Secondly, the schools listed as “persistently lowest achieving,” or PI had their listing or ranking based on the federal government’s provisions or criteria. The criteria used by the federal government was found out to be based on statistics and for this reason it was not an actual representation of the situation on the ground.

Therefore, the findings were that the students were subjected to transfer in order to take them to high achieving schools but later they found themselves in a school with the low performance. The act encouraged students to transfer and this had an effect on their academic performance due to the changes of the social and physical environment.

The points of the act identified and excluded certain schools from the list of enrolment. Community schools were in this category of schools whose enrolment was below 100 test scores and juvenile court schools. The students from those schools were affected by the changes since they were in a lack of interactions from students from outside schools.

Because of the enrolment, schools were restricted in some measures and the students from those schools did not have any chance of interacting with students from high achieving schools and, for this reason, their performance on test score could not be improved.

The policy was also found to have issues of concern especially when Single Schools in the district were considered (Korgen, 2008). It was found out that the policy contained some statues, which made it not clear whether the district single schools are included on the open enrolment list or not. This, therefore, left the parents and the students in a situation when they could not make an accurate decision on matters concerning transfers and performance of these schools.

The policy was also found to have statues that affected the transfer of students whose parents either were military personnel or had served in the military.

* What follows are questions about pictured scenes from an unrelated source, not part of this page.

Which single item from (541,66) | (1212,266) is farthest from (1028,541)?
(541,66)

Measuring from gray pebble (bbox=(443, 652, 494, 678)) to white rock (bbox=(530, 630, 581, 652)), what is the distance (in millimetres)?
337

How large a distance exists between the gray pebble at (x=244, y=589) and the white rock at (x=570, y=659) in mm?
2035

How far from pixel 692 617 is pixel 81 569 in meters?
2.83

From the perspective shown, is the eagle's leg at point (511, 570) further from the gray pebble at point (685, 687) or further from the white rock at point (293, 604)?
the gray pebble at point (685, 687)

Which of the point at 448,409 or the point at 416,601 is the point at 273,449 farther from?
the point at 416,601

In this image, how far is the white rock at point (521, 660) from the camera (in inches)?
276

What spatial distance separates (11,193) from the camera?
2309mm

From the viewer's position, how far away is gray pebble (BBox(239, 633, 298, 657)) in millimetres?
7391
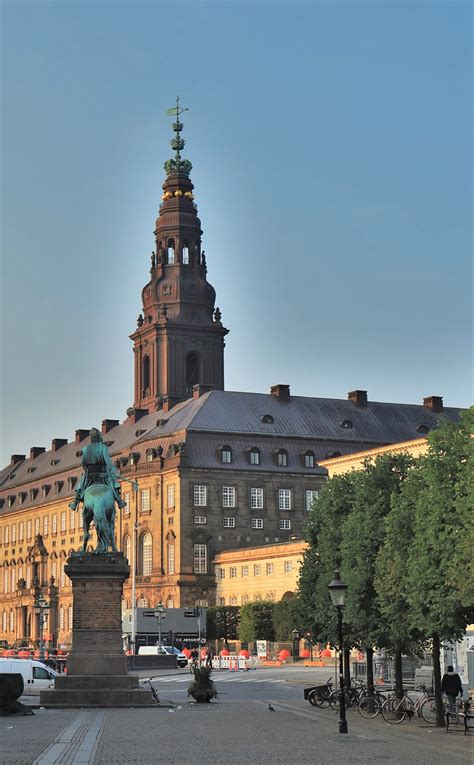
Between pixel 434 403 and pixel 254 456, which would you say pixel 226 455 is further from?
pixel 434 403

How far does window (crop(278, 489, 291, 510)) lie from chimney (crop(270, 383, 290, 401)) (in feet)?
42.7

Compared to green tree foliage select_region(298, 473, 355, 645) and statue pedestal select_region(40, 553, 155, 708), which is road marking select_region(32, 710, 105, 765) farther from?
green tree foliage select_region(298, 473, 355, 645)

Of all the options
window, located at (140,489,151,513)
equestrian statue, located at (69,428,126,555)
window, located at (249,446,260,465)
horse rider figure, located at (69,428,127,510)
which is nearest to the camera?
equestrian statue, located at (69,428,126,555)

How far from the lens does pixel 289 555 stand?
14200 cm

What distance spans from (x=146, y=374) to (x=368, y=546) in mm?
134707

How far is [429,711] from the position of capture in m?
51.7

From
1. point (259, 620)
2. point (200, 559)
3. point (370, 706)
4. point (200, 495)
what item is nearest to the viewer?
point (370, 706)

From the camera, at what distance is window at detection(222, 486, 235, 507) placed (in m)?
161

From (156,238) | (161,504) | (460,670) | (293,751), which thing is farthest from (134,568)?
(293,751)

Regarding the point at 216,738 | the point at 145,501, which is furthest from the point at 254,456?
the point at 216,738

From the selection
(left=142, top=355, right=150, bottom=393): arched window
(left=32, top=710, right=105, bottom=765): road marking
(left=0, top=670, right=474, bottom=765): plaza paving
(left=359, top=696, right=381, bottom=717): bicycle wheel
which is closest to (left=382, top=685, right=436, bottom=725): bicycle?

Concerning the students, the policy was found to lift the deadline on the student’s transfers if the transfer was carried out within 90 days after the application was submitted.

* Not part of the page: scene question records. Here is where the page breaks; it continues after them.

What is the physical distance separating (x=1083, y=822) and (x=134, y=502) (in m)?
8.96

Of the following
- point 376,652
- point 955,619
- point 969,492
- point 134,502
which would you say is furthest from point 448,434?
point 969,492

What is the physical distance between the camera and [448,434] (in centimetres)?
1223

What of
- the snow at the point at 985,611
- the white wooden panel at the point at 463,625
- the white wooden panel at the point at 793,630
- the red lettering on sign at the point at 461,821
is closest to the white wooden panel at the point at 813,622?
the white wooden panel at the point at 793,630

These clauses were therefore found to be of great benefit to this particular kind of students especially when their parents were transferred from their workstations. The policy could therefore be said that it made the transfer process of this category of students easy.

The extension of the period also allowed the parents and the students to make informed inquiry about the school that they were planning to send their children. The parents and the students therefore could make all the necessary arrangement that were necessary before the student joined the school.

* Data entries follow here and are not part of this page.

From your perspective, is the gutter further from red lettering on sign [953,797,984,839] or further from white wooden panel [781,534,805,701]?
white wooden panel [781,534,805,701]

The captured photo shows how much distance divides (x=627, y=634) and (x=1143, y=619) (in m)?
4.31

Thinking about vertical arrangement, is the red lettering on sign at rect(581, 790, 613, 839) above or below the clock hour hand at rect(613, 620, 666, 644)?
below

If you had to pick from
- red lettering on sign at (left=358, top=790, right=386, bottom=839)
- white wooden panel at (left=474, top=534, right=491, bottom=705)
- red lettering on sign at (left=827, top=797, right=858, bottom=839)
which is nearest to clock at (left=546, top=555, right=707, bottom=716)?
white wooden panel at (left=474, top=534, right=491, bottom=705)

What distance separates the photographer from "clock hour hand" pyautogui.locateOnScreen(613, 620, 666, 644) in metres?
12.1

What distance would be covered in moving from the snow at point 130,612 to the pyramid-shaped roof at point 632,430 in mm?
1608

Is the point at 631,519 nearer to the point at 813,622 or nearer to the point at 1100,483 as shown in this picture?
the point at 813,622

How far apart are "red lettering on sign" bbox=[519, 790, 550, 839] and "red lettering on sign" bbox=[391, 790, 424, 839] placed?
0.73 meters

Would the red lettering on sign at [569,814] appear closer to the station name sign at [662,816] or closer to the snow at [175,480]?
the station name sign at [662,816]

Sometimes different high schools in the state had different requirements that were needed for graduation. This was found out to be a major issue that could affect transfer of students in the state of California. The open enrolment policy was found to address this issue by authorizing all the students who had applied for transfers to be allowed to complete the graduation requirements in the school of enrolment.

This was of benefit to both the parents and the students. To begin with, the students had been saved the extra work of working in two different schools at the same time and therefore they could concentrate with one school. The parents were also found to benefit from the policy by saving on the expense.

Conclusion

The open enrolment policy was enacted in the state of California. With this policy in place, parents had the opportunity of transferring their children from the schools that had been ranked as low performers to schools that had been listed as high performing.

The policy therefore encouraged the transfer of students from one school to another. In some cases, transfer of students is of benefit to both the parents as well as the students especially based on academic performance, and the policy therefore provided for this transfer. I hence recommend that the policy should be adopted.

References

Kemerer, F., & Sansom, P. (2009). California school law. California: Stanford University Press.

Korgen, K. O. (2008) Contemporary readings in sociology. California: Sage Publishing Ltd.

Raffel, J. (1998). Historical dictionary of school segregation and desegregation: The American. West Port: Greenwood Publishing Group.

Rho-ng, E., & Noteware, M. (2011). Open enrolment act got choice… what now? California: Schools Boards Association.